* VORLIEGENDER TEXT
....

# Was programmieren?



## H2SO4 (17. Nov 2004)

was bietet sich für einen schon etwas weiteren Anfänger an zu programièren? Es sollte schon etwas mit ner GUI sein.

Womit seid ihr so angefangen, habt ihr ein paar tipps für mich?


----------



## Peter@Pan (17. Nov 2004)

Hmmm - vielleicht einfach ein Programm das ein Eingabefeld und ein Ausgabefeld, sowie ein Button hat - sobald man den Button drückt wird das eingegebene im Ausgabefeld dargestellt. Oder ein Spiel zum Beispiel Tic Tac Toe - einfach 3x3 Textfelder machen und immer wenn sich der Inhalt eines Feldes ändert eine Abfrage(man braucht insgesamt 8 Prüfungen wenn man keine Schleife verwendet) starten die guck ob zum Beispiel Feld 1, Feld 2 und Feld 3 gleich X bzw. gleich O ist. Oder ein Spiel bei dem zwei Spieler jeweils eine Zahl eingeben. Dann eine Zufallszahl erzeugen und wer am nächsten dran war hat gewonnen.


----------



## H2SO4 (17. Nov 2004)

Is ja schonmal was. zum üben bestimmt nicht schlecht. Gibts noch andere Vorschläge? vielleicht etwas, was einem auf was nützt?


----------



## Peter@Pan (17. Nov 2004)

....

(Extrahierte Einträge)
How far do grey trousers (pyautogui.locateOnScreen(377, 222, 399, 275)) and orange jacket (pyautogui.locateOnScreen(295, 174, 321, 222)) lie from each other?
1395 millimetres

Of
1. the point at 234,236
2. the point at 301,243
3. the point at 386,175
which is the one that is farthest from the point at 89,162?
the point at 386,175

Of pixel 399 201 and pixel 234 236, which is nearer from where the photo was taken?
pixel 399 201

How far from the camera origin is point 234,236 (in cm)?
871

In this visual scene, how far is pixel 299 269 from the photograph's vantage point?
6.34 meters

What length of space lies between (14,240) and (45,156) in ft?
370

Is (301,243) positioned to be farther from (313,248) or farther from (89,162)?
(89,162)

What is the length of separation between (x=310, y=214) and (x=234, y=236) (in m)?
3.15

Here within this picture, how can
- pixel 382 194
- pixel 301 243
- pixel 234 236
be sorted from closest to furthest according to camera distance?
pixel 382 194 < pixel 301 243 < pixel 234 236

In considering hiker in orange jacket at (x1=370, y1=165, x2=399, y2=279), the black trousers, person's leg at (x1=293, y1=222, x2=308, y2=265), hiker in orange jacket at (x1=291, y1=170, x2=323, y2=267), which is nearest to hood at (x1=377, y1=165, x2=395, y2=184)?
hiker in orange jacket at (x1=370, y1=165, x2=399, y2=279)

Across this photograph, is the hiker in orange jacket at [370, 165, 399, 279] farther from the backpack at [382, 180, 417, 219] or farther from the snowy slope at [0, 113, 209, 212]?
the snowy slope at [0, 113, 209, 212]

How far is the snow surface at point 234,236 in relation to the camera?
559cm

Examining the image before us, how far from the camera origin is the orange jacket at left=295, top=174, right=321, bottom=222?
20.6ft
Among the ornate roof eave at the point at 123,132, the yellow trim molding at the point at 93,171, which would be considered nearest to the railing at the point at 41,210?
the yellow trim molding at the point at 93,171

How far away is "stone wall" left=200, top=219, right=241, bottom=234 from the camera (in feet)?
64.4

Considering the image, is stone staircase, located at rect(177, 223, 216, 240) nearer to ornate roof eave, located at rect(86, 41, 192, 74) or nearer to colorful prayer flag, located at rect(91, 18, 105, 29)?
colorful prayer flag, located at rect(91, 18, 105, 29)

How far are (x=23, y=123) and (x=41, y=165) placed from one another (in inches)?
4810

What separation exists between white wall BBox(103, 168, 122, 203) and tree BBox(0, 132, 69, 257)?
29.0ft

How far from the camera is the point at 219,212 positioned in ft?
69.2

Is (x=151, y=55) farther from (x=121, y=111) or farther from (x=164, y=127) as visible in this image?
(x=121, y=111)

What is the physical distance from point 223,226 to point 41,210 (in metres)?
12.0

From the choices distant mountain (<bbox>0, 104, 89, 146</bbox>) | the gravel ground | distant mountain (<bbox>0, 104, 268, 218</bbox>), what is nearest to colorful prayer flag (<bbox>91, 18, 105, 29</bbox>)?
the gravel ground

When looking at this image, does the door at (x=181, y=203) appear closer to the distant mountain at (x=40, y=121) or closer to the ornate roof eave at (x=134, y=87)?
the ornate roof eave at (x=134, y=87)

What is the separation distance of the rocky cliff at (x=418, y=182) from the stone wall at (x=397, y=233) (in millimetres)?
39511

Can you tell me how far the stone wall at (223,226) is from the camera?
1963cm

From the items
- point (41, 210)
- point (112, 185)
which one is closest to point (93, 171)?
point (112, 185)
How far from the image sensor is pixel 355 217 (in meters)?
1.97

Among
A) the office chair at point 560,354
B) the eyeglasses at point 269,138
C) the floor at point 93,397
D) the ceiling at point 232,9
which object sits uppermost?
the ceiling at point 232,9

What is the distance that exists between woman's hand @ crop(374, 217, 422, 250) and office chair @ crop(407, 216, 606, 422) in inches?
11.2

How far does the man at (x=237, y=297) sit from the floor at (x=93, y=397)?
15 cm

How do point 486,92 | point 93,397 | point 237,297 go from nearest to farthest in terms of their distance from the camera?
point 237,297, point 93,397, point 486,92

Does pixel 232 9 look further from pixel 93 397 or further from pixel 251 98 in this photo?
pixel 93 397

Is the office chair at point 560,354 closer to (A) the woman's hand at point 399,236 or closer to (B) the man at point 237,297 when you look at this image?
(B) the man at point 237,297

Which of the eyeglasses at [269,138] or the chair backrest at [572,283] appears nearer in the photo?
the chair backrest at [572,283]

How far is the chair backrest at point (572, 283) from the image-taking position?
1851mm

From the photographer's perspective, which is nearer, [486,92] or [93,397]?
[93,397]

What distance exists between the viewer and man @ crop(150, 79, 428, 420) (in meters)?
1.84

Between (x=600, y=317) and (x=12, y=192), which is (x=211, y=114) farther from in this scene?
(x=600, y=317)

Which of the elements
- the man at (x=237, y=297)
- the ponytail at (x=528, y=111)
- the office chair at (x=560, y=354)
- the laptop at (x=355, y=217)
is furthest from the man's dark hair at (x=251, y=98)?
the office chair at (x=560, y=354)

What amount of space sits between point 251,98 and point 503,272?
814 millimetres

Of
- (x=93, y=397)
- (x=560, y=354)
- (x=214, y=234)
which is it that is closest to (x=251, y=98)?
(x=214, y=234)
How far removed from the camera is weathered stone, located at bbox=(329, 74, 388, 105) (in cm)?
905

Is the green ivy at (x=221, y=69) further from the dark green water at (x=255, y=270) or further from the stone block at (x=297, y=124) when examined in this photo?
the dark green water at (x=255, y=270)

....

* ZU ERLEDIGENDE AUFGABEN
1. Geben Sie den Abschnitt der Forumsdiskussion zwischen "was bietet sich" und "war hat gewonnen.", beide einschließlich, erneut wieder und tauschen Sie dabei "Tic Tac Toe" gegen "Vier gewinnt" aus.
2. Wandeln Sie ausschließlich die Zeilen der Einträge zwischen den Zeilen mit "How far from the camera origin is point" und "pixel 382 194 < pixel 301 243 < pixel 234 236", beide einschließlich, in eine Markdown-Tabelle mit den Spalten "Nr" und "Zeile" um. Leerzeilen lassen Sie dabei weg.

* ERGEBNISSE JE AUFGABE
1.
was bietet sich für einen schon etwas weiteren Anfänger an zu programièren? Es sollte schon etwas mit ner GUI sein.

Womit seid ihr so angefangen, habt ihr ein paar tipps für mich?


----------



## Peter@Pan (17. Nov 2004)

Hmmm - vielleicht einfach ein Programm das ein Eingabefeld und ein Ausgabefeld, sowie ein Button hat - sobald man den Button drückt wird das eingegebene im Ausgabefeld dargestellt. Oder ein Spiel zum Beispiel Vier gewinnt - einfach 3x3 Textfelder machen und immer wenn sich der Inhalt eines Feldes ändert eine Abfrage(man braucht insgesamt 8 Prüfungen wenn man keine Schleife verwendet) starten die guck ob zum Beispiel Feld 1, Feld 2 und Feld 3 gleich X bzw. gleich O ist. Oder ein Spiel bei dem zwei Spieler jeweils eine Zahl eingeben. Dann eine Zufallszahl erzeugen und wer am nächsten dran war hat gewonnen.

2.
| Nr | Zeile |
|---|---|
| 1 | How far from the camera origin is point 234,236 (in cm)? |
| 2 | 871 |
| 3 | In this visual scene, how far is pixel 299 269 from the photograph's vantage point? |
| 4 | 6.34 meters |
| 5 | What length of space lies between (14,240) and (45,156) in ft? |
| 6 | 370 |
| 7 | Is (301,243) positioned to be farther from (313,248) or farther from (89,162)? |
| 8 | (89,162) |
| 9 | What is the length of separation between (x=310, y=214) and (x=234, y=236) (in m)? |
| 10 | 3.15 |
| 11 | Here within this picture, how can |
| 12 | - pixel 382 194 |
| 13 | - pixel 301 243 |
| 14 | - pixel 234 236 |
| 15 | be sorted from closest to furthest according to camera distance? |
| 16 | pixel 382 194 < pixel 301 243 < pixel 234 236 |